Late September in the high desert is an unimaginable distance from the "season of mists and mellow fruitfulness" to which I fly next week. I have stopped here to regroup, to give my friends respite from farm chores and the pounding, unseasonable heat, which is 10-15 F above normal, making for a 50-60 F gradient each day. The nights flirt with frost; the days succumb to the 90s F. There is no hint of rain in this drought-trammeled corner of the world. The humidity is so low that you can feel it draw the moisture from your body.
The sun drops behind the horizon; the alpenglow burns red and gold. Chickens and quail go to roost; bees sleep. After dark, the arm of our Milky Way galaxy makes a brilliant white slash down the sky; just before the first light of dawn, giant Orion stalks over the horizon in pursuit of the Pleiades.
Population in this county is sparse, and getting sparser; this year's drop in school enrollment tells of people leaving to look for work. The presence of neighbors is revealed only by the yellow glow from sodium lights near barns and houses, which dot the blackness as far as the eye can see. So remote are some ranches that their children attend five-day boarding schools in the middle of nowhere.
This is sagebrush country, broken by intense green circles of alfalfa and the linked steel arches of wasteful pivots that suck at the declining water table. Wells are now sunk to a depth of more than 300 feet. These plots represent agriculture at its most destructive: huge amounts of sulfur modify the soil pH, polluting domestic wells; tons of fertilizer run off into the lakes to the south that form a critical refuge for millions of migrating birds. One alkaline lake I passed two weeks ago had tens of thousands of avocets and stilts dipping its waters for brine shrimp.
I was last here in the late spring when morning birdsong was deafening, the variety of species greater than I have seen anywhere but Africa. Eagles, owls, ravens, wading birds, cranes, egrets, sandpipers, songbirds, swallows, assorted black birds, buntings, hawks soared, fluttered, flapped, shouted, chirped, sang, screamed, croaked, rattled in the early light. Coyote packs whooped and yipped antiphonally across miles of scrub, and afternoon thunderstorms moved in stately pavane across the vast bowl of the sky.
Now at the equinox the land is silent, or nearly so. The hum of pumps, the click, whine and hiss of pivots have ceased. One or two fields of alfalfa are ripe for a last cutting, while along the highway, raked windrows await the baler.
In a field directly south, winged gleaners feast on oats the combine scattered. Brewer's blackbirds rise and wheel, chukking to themselves; a resident flock of babbling geese haunts the stubble, lifting occasionally to circle and survey for predators; a pair of cranes rasp in the dawn light and are gone.

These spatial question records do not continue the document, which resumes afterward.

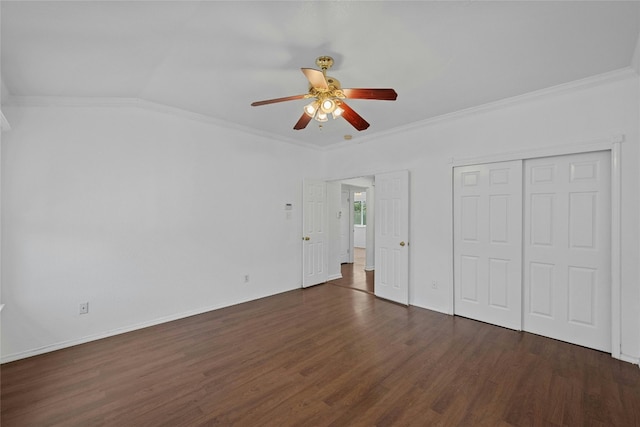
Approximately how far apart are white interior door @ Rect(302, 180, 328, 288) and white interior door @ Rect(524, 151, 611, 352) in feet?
10.8

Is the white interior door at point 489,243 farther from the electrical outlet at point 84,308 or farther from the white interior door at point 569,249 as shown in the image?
the electrical outlet at point 84,308

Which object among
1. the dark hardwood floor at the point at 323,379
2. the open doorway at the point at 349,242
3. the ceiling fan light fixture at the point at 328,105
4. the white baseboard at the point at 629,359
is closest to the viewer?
the dark hardwood floor at the point at 323,379

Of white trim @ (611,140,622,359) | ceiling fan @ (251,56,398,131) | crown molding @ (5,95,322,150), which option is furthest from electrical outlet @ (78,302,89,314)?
white trim @ (611,140,622,359)

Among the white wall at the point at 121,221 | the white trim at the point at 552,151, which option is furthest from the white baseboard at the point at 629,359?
the white wall at the point at 121,221

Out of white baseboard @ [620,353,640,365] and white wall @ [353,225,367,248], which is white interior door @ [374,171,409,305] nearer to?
white baseboard @ [620,353,640,365]

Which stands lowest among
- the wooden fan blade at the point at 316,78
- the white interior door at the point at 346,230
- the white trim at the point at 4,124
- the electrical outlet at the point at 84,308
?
the electrical outlet at the point at 84,308

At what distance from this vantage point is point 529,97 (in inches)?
124

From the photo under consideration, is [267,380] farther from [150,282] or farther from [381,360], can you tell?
[150,282]

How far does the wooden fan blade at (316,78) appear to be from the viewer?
6.55 feet

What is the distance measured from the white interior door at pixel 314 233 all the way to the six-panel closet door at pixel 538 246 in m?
2.52

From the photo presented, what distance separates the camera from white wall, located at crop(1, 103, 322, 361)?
279 centimetres

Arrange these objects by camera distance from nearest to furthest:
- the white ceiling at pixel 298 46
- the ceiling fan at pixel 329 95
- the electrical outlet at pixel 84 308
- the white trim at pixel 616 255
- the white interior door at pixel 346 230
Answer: the white ceiling at pixel 298 46 → the ceiling fan at pixel 329 95 → the white trim at pixel 616 255 → the electrical outlet at pixel 84 308 → the white interior door at pixel 346 230

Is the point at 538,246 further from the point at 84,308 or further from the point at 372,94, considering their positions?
the point at 84,308

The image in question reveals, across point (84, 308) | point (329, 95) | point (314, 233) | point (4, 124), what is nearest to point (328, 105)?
point (329, 95)
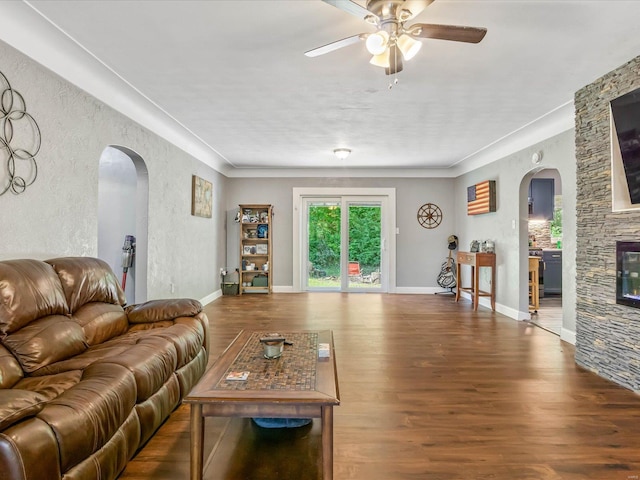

Even the coyotes and ravens haven't much to say, though their tracks tell of their presence, as do those of jackrabbit, cottontail, deer, antelope, bobcat and cougar. Once or twice this past week, a red-tailed hawk appeared on a telephone pole; a kestrel flashed its russet in the yard as it chased a yellow-rumped warbler. But the land is mostly still, a slow, hot wind moaning in the corners.
In the morning quiet when I walk the endless tracks there is a sense of waiting, not the usual calm of autumn shot through with the anticipation of spring after a winter's sleep, but a waiting tinged with anxiety, for the next shoe to drop: waiting for relief from the heat; waiting for work that is not out there; waiting for rain that does not come; waiting for the well to go dry.